§ **Prompt**
Write out the complete data exactly as written.

§ **Saved entries**
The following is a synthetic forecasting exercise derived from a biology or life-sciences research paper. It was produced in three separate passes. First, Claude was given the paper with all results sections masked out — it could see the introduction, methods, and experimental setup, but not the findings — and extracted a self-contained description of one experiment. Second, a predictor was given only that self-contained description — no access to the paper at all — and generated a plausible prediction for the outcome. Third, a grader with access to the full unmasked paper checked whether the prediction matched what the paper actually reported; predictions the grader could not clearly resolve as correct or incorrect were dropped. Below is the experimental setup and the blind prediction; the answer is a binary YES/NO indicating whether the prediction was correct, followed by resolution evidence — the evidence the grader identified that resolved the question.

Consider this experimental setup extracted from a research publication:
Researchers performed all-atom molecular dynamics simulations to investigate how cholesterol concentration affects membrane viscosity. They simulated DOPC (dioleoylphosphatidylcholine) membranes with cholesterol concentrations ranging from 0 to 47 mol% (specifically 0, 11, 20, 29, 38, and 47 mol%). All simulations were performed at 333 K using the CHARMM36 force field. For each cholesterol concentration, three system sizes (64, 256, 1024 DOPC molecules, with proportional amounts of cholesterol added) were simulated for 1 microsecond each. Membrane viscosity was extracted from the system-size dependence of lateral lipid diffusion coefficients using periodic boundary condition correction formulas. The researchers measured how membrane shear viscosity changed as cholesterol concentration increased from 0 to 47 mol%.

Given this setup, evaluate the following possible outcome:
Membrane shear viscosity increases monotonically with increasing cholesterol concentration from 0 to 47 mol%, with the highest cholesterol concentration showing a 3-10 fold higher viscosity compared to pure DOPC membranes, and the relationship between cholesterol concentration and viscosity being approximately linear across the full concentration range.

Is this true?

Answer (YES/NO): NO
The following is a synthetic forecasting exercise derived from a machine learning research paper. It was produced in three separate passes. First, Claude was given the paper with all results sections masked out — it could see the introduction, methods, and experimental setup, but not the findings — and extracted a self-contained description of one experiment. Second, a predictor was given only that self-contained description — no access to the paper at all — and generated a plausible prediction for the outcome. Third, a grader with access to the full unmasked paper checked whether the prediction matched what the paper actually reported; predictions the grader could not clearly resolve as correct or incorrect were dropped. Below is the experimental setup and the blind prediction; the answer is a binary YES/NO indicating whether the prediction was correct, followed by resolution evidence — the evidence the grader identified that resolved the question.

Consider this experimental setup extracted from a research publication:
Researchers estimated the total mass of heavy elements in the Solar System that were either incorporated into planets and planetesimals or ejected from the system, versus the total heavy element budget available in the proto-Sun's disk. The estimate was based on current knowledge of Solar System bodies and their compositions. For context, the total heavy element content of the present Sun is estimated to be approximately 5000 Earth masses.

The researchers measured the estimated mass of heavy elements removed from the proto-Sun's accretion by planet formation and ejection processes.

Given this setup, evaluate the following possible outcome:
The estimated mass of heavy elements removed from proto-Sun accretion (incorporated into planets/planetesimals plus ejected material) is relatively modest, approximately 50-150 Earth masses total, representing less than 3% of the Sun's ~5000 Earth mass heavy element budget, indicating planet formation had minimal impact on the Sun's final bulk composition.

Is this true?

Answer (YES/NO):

§ **Reply to the exercise**
The following is a synthetic forecasting exercise derived from a biology or life-sciences research paper. It was produced in three separate passes. First, Claude was given the paper with all results sections masked out — it could see the introduction, methods, and experimental setup, but not the findings — and extracted a self-contained description of one experiment. Second, a predictor was given only that self-contained description — no access to the paper at all — and generated a plausible prediction for the outcome. Third, a grader with access to the full unmasked paper checked whether the prediction matched what the paper actually reported; predictions the grader could not clearly resolve as correct or incorrect were dropped. Below is the experimental setup and the blind prediction; the answer is a binary YES/NO indicating whether the prediction was correct, followed by resolution evidence — the evidence the grader identified that resolved the question.

Consider this experimental setup extracted from a research publication:
Researchers performed all-atom molecular dynamics simulations to investigate how cholesterol concentration affects membrane viscosity. They simulated DOPC (dioleoylphosphatidylcholine) membranes with cholesterol concentrations ranging from 0 to 47 mol% (specifically 0, 11, 20, 29, 38, and 47 mol%). All simulations were performed at 333 K using the CHARMM36 force field. For each cholesterol concentration, three system sizes (64, 256, 1024 DOPC molecules, with proportional amounts of cholesterol added) were simulated for 1 microsecond each. Membrane viscosity was extracted from the system-size dependence of lateral lipid diffusion coefficients using periodic boundary condition correction formulas. The researchers measured how membrane shear viscosity changed as cholesterol concentration increased from 0 to 47 mol%.

Given this setup, evaluate the following possible outcome:
Membrane shear viscosity increases monotonically with increasing cholesterol concentration from 0 to 47 mol%, with the highest cholesterol concentration showing a 3-10 fold higher viscosity compared to pure DOPC membranes, and the relationship between cholesterol concentration and viscosity being approximately linear across the full concentration range.

Is this true?

Answer (YES/NO): NO
The following is a synthetic forecasting exercise derived from a machine learning research paper. It was produced in three separate passes. First, Claude was given the paper with all results sections masked out — it could see the introduction, methods, and experimental setup, but not the findings — and extracted a self-contained description of one experiment. Second, a predictor was given only that self-contained description — no access to the paper at all — and generated a plausible prediction for the outcome. Third, a grader with access to the full unmasked paper checked whether the prediction matched what the paper actually reported; predictions the grader could not clearly resolve as correct or incorrect were dropped. Below is the experimental setup and the blind prediction; the answer is a binary YES/NO indicating whether the prediction was correct, followed by resolution evidence — the evidence the grader identified that resolved the question.

Consider this experimental setup extracted from a research publication:
Researchers estimated the total mass of heavy elements in the Solar System that were either incorporated into planets and planetesimals or ejected from the system, versus the total heavy element budget available in the proto-Sun's disk. The estimate was based on current knowledge of Solar System bodies and their compositions. For context, the total heavy element content of the present Sun is estimated to be approximately 5000 Earth masses.

The researchers measured the estimated mass of heavy elements removed from the proto-Sun's accretion by planet formation and ejection processes.

Given this setup, evaluate the following possible outcome:
The estimated mass of heavy elements removed from proto-Sun accretion (incorporated into planets/planetesimals plus ejected material) is relatively modest, approximately 50-150 Earth masses total, representing less than 3% of the Sun's ~5000 Earth mass heavy element budget, indicating planet formation had minimal impact on the Sun's final bulk composition.

Is this true?

Answer (YES/NO):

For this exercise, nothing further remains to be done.